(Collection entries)
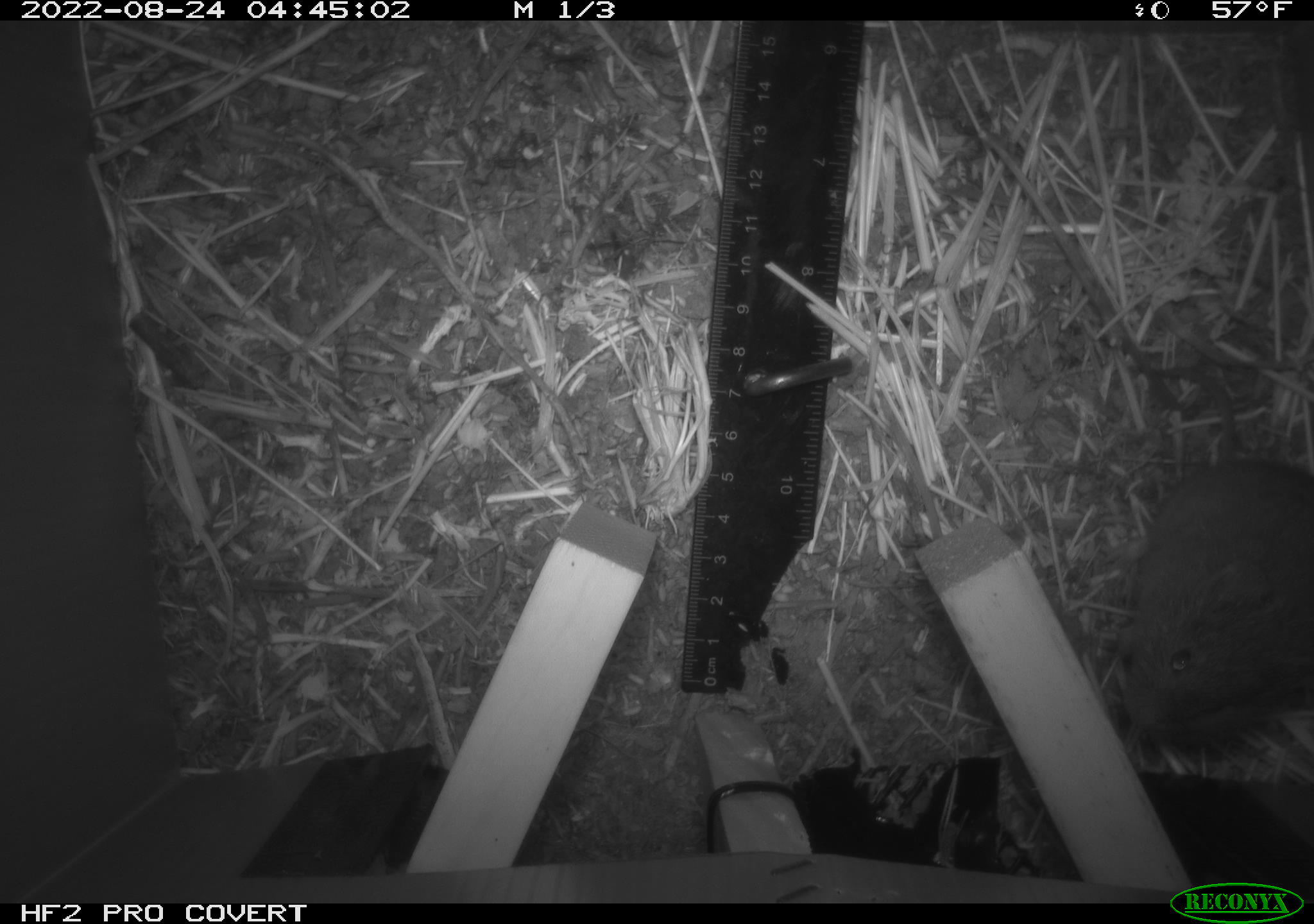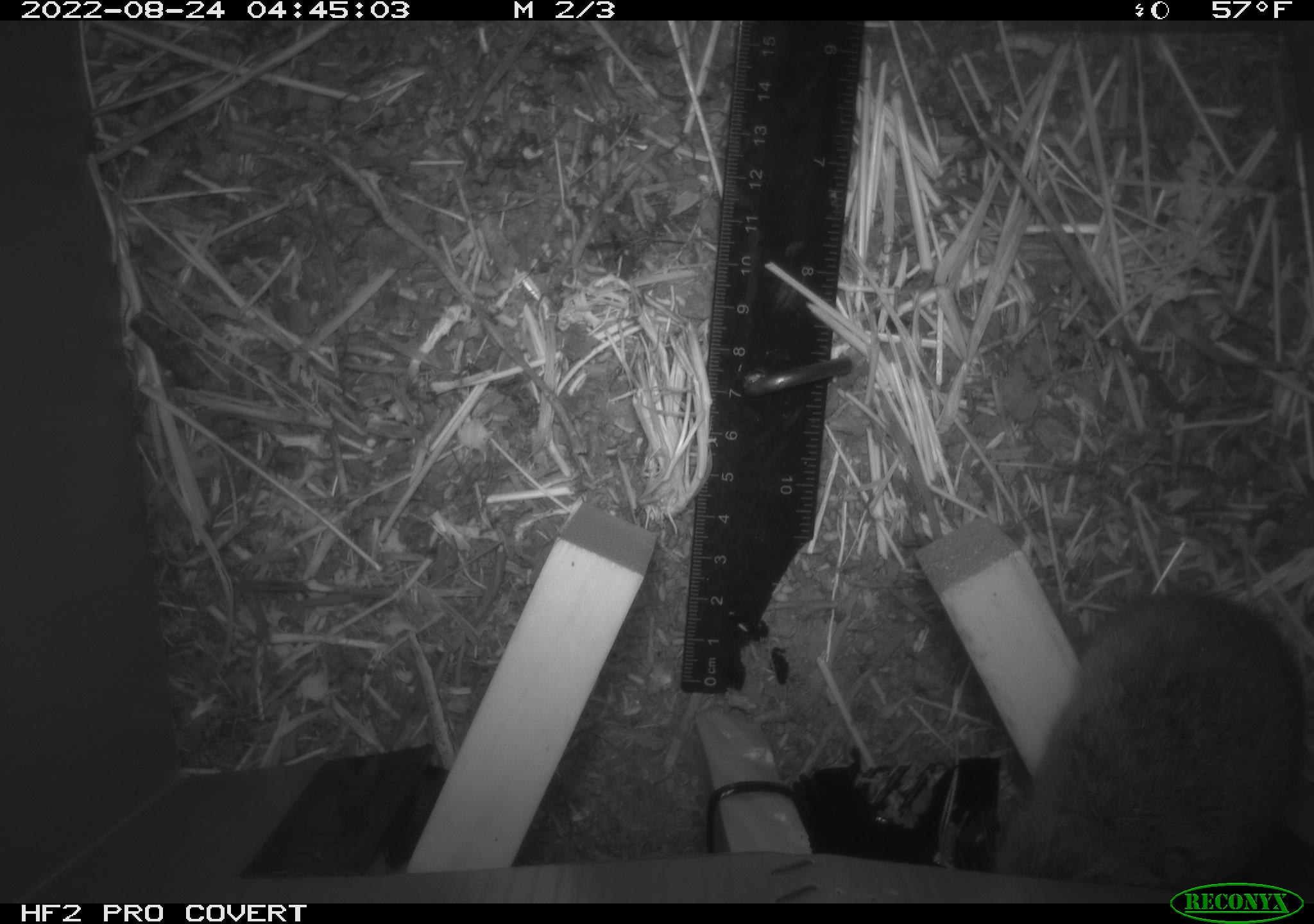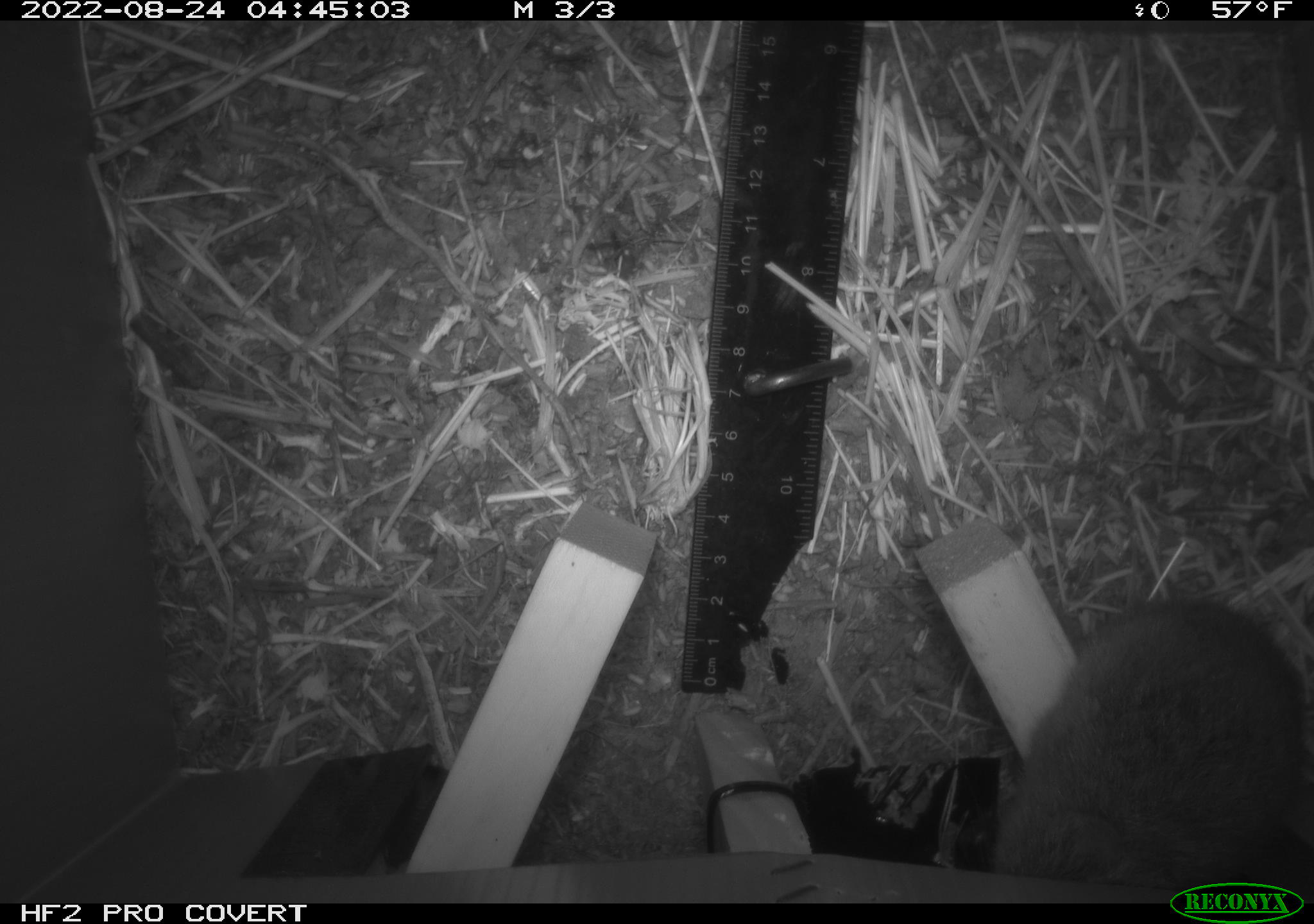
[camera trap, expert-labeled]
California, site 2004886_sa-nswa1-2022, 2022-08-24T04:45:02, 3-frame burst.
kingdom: Animalia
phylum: Chordata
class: Mammalia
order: Rodentia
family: Cricetidae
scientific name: Cricetidae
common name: hamsters, voles, lemmings, and allies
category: cricetidae family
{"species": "cricetidae family (hamsters, voles, lemmings, and allies) (Cricetidae)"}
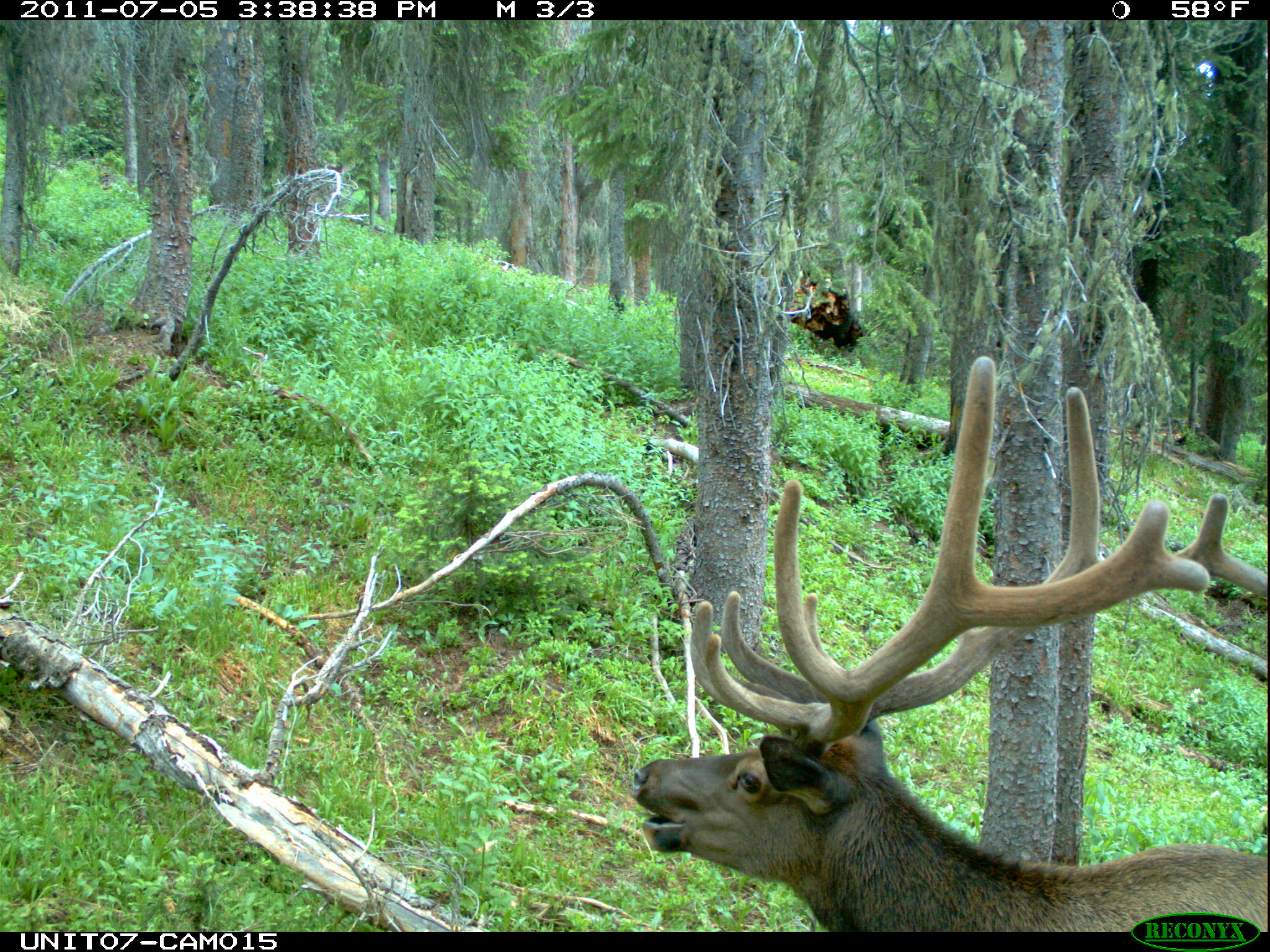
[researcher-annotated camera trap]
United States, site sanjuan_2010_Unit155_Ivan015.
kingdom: Animalia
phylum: Chordata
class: Mammalia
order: Artiodactyla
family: Cervidae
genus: Cervus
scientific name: Cervus elaphus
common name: red deer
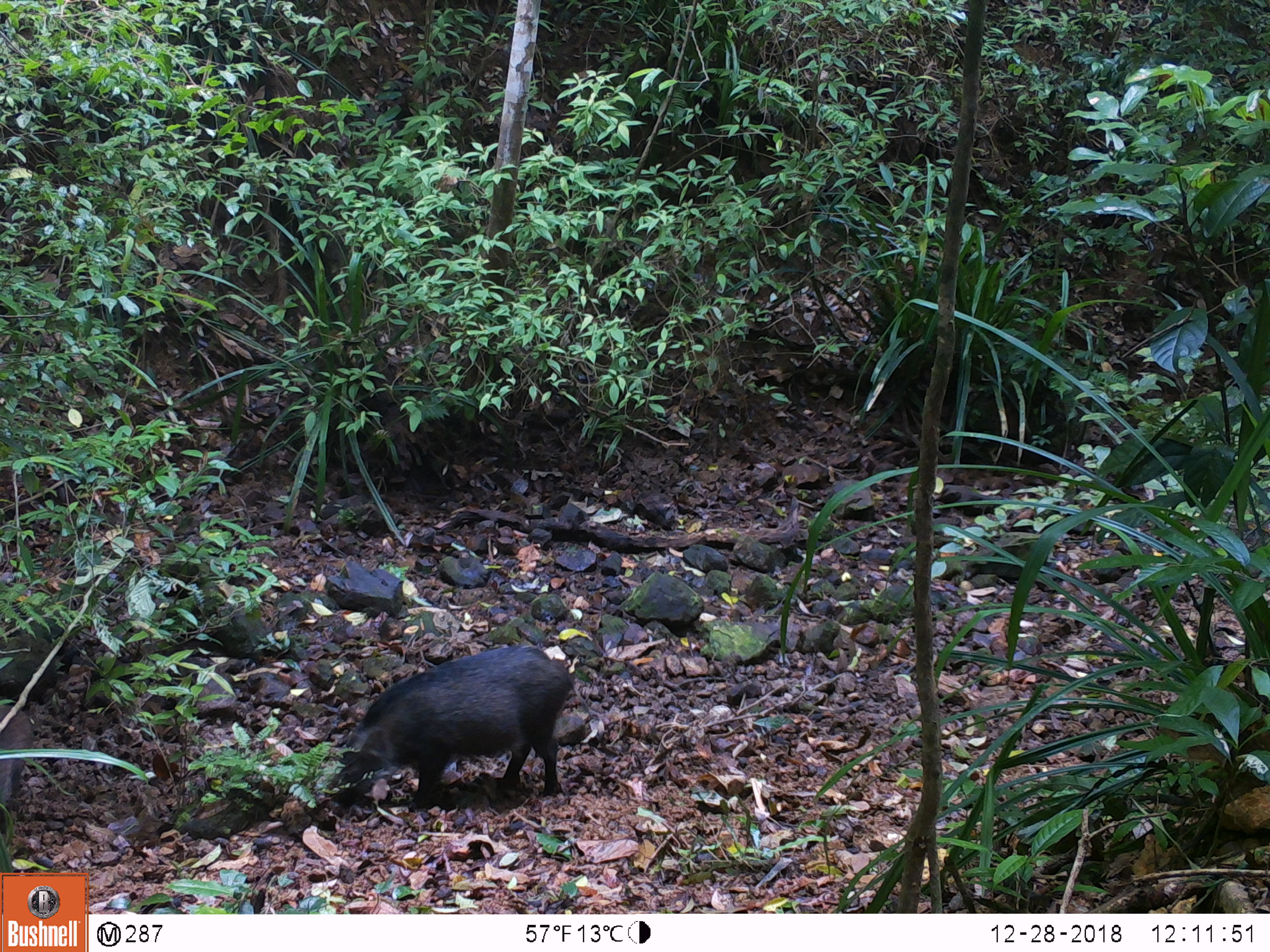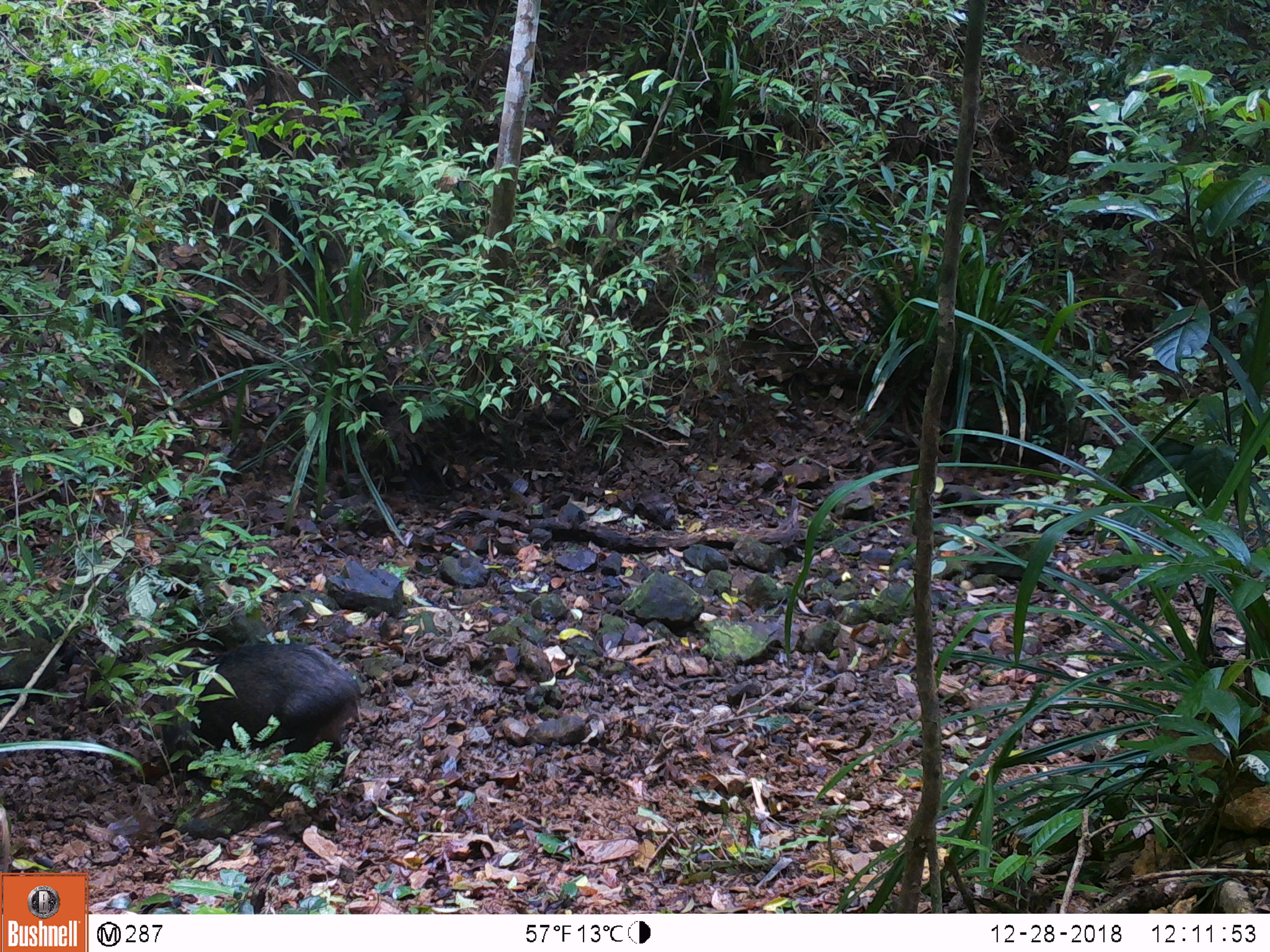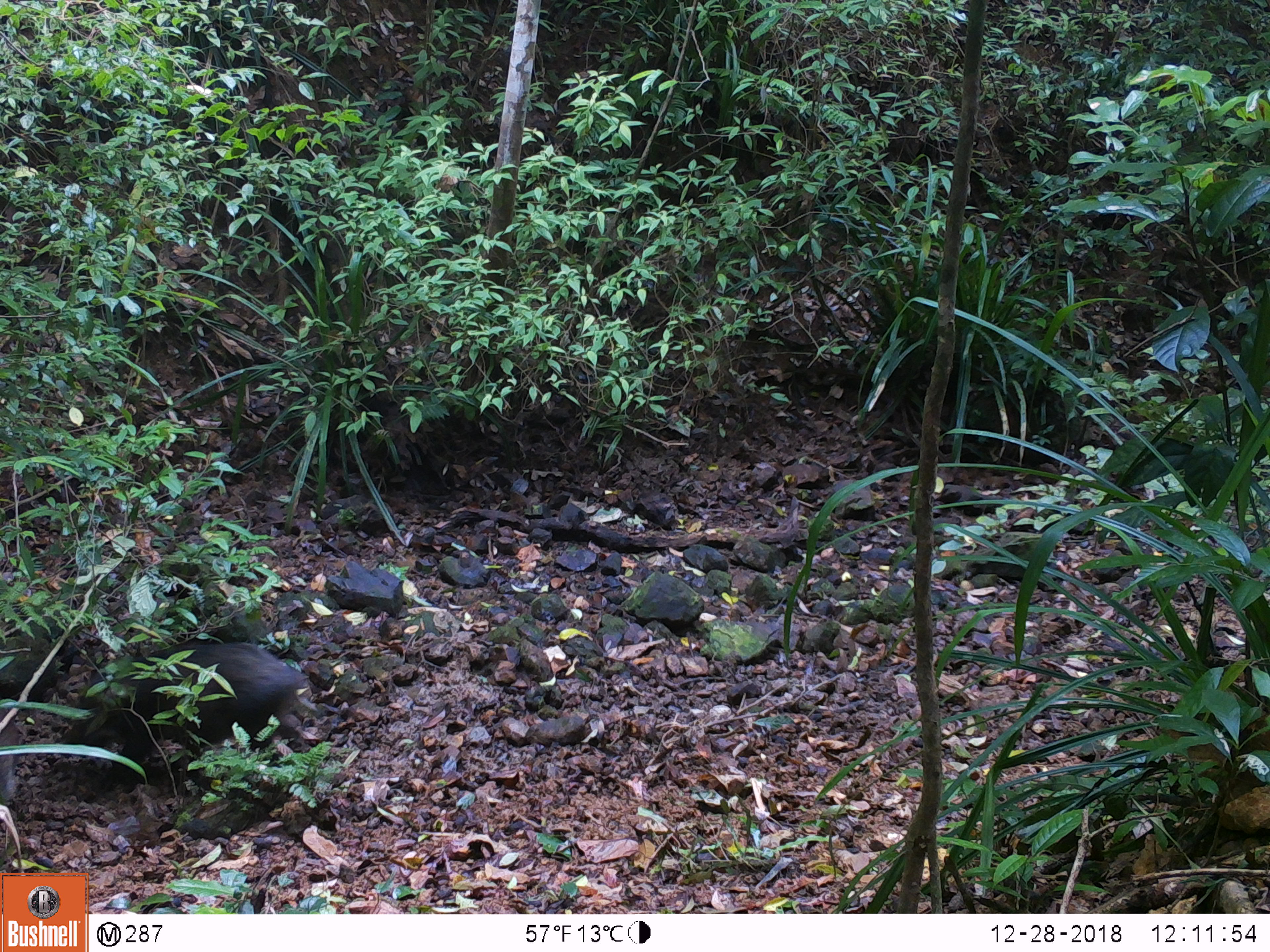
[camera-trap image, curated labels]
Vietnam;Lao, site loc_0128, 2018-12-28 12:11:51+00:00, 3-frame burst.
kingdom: Animalia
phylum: Chordata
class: Mammalia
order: Artiodactyla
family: Suidae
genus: Sus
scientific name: Sus scrofa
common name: eurasian wild pig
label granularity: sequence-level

→ **WHAT THE EXERCISE ASKS**: The lines above that hold "burst" are the result; show every one of them.

→ **TASK OUTPUT**:
California, site 2004886_sa-nswa1-2022, 2022-08-24T04:45:02, 3-frame burst.
Vietnam;Lao, site loc_0128, 2018-12-28 12:11:51+00:00, 3-frame burst.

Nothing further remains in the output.